→ What to work on: From the line containing "BULGARIA � EUROPEAN UNION BULGARIAN COIN" through the end of the material below, output each line exactly as written, with pictures excluded.
-------- Exercise data --------
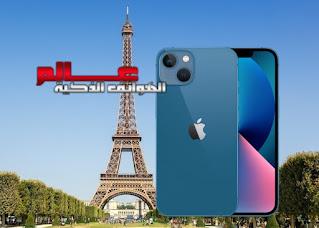 سعر آيفون 13 في فرنسا iphone 13 prix france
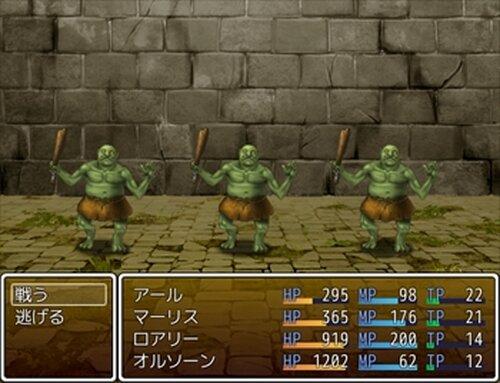 閉鎖された迷宮にて… Game Screen Shot3
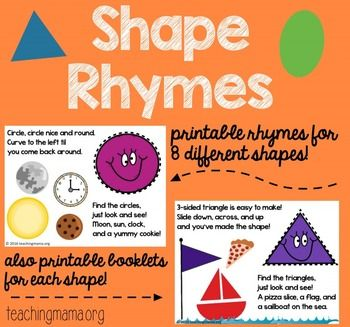 Learning to identify shapes is an important math skill preschoolers and kindergarteners to work on. A fun way to teach little ones about shapes is with shape rhymes! These clever little rhymes teach children how to draw the shape and what objects in real life look like that shape.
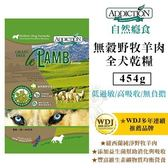 *KING WANG*【嚐鮮價】紐西蘭ADDICTION自然癮食《無穀乾糧-野牧羊肉》454g/包 狗糧/狗飼料
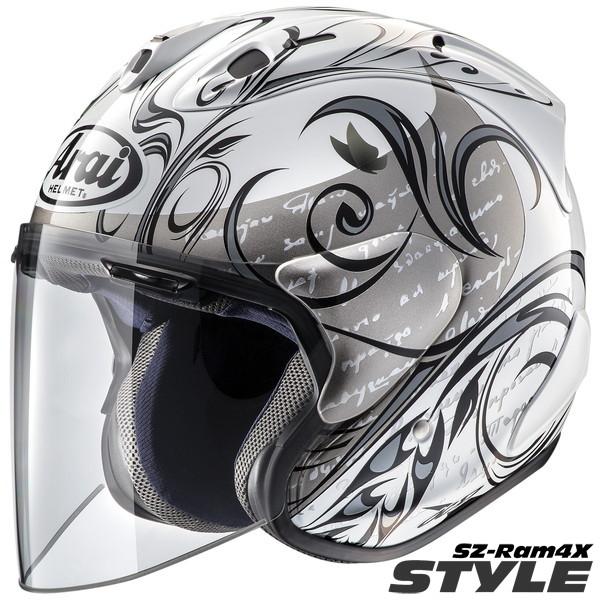 アライ SZ-Ram4X STYLE 【黒 Mサイズ】 ジェットヘルメット ラム4X スタイル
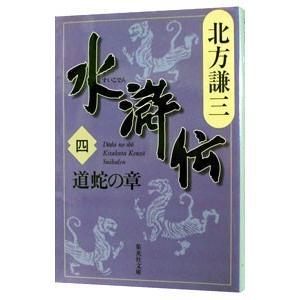 水滸伝(4)−道蛇の章−/北方謙三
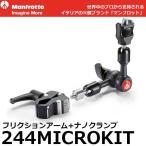 マンフロット 244MICROKIT フリクションアーム 15cm 回転防止3/8ネジ+1/4ネジ仕様 ナノクランプ付 【送料無料】 【即納】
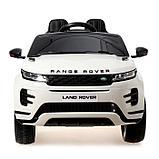 Электромобиль Range Rover Evoque, кожаное сиденье, EVA колеса, цвет белый, фото 4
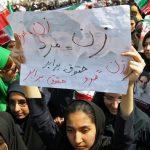 زنان در ایران در محل کار با تبعیض روبهرو هستند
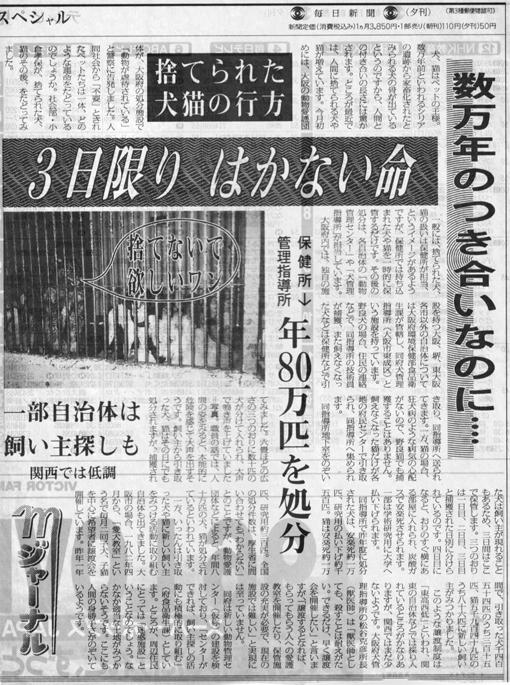 毎日新聞1994年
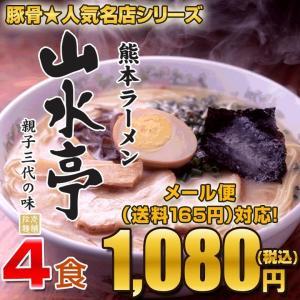 熊本ラーメン 「山水亭」ガーリックとんこつラーメン 4食入 有名店ラーメン|hot-emu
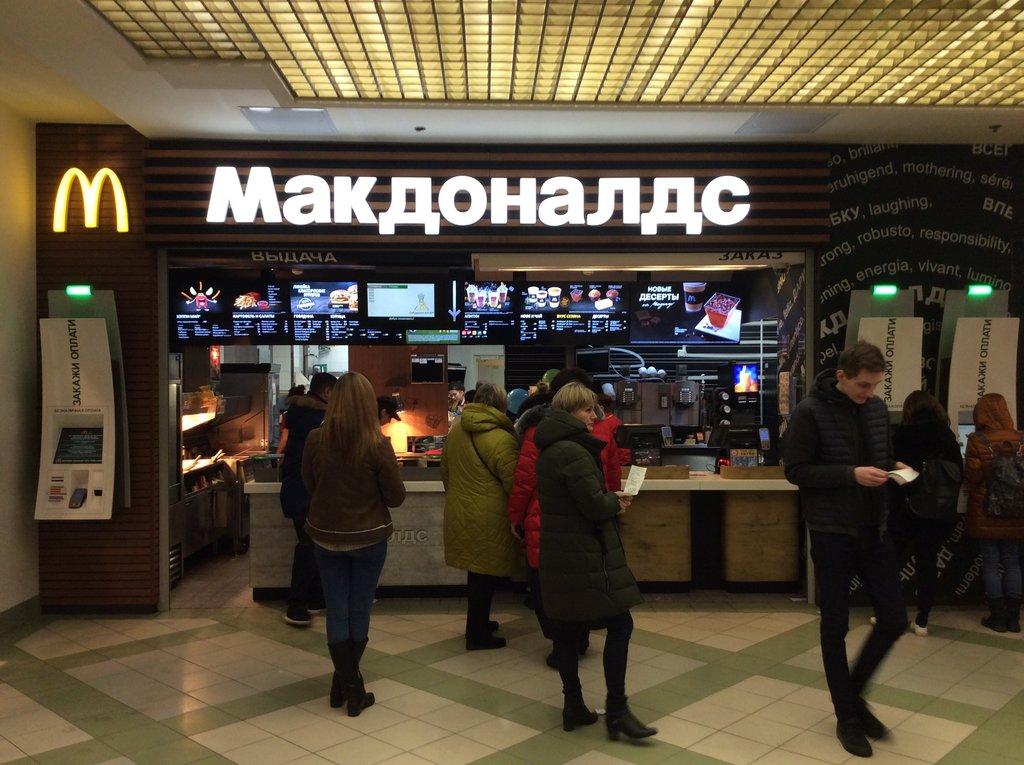 Макдоналдс у Витебского вокзала (Санкт-Петербург)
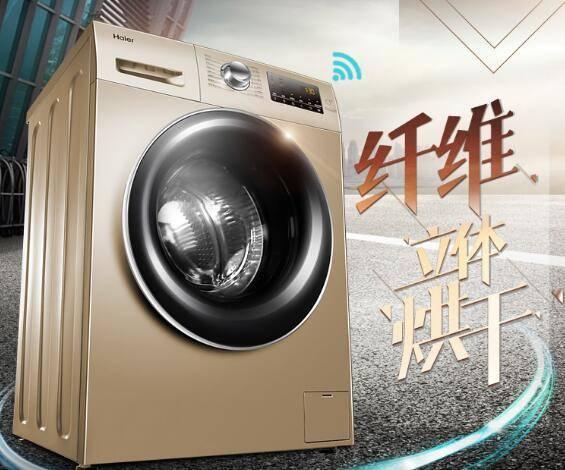 此款洗衣机内置智能投放,洗涤剂自动进行添加,化繁为简,省心.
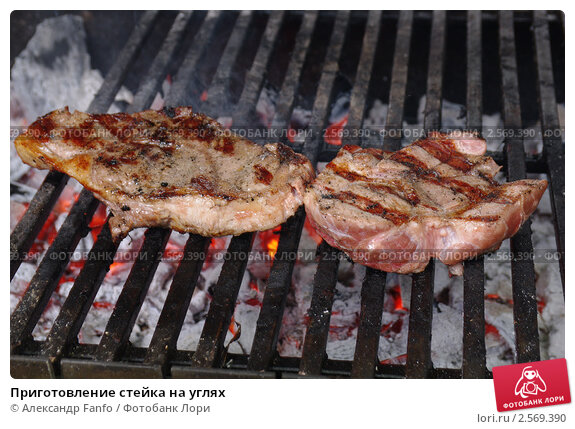 Мясо на углях рецепты с фото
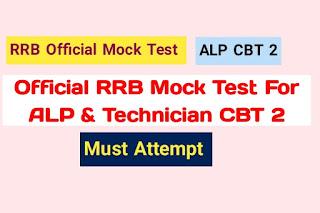 RRB ALP & Technician Official Mock Test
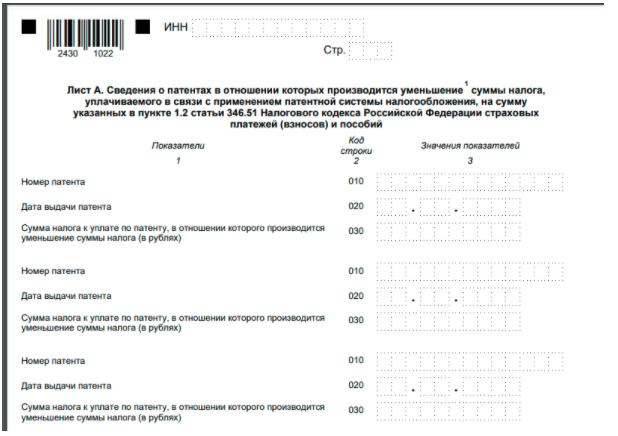 кнд1112021 лист а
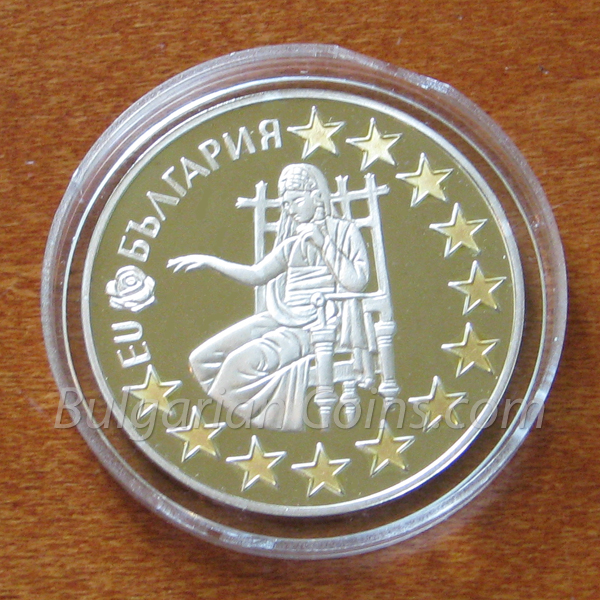 BULGARIA � EUROPEAN UNION BULGARIAN COIN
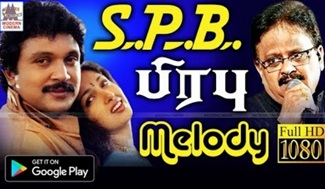 SPB Prabhu Songs | Music Box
--------
→ Output of the exercise:
 BULGARIA � EUROPEAN UNION BULGARIAN COIN
 SPB Prabhu Songs | Music Box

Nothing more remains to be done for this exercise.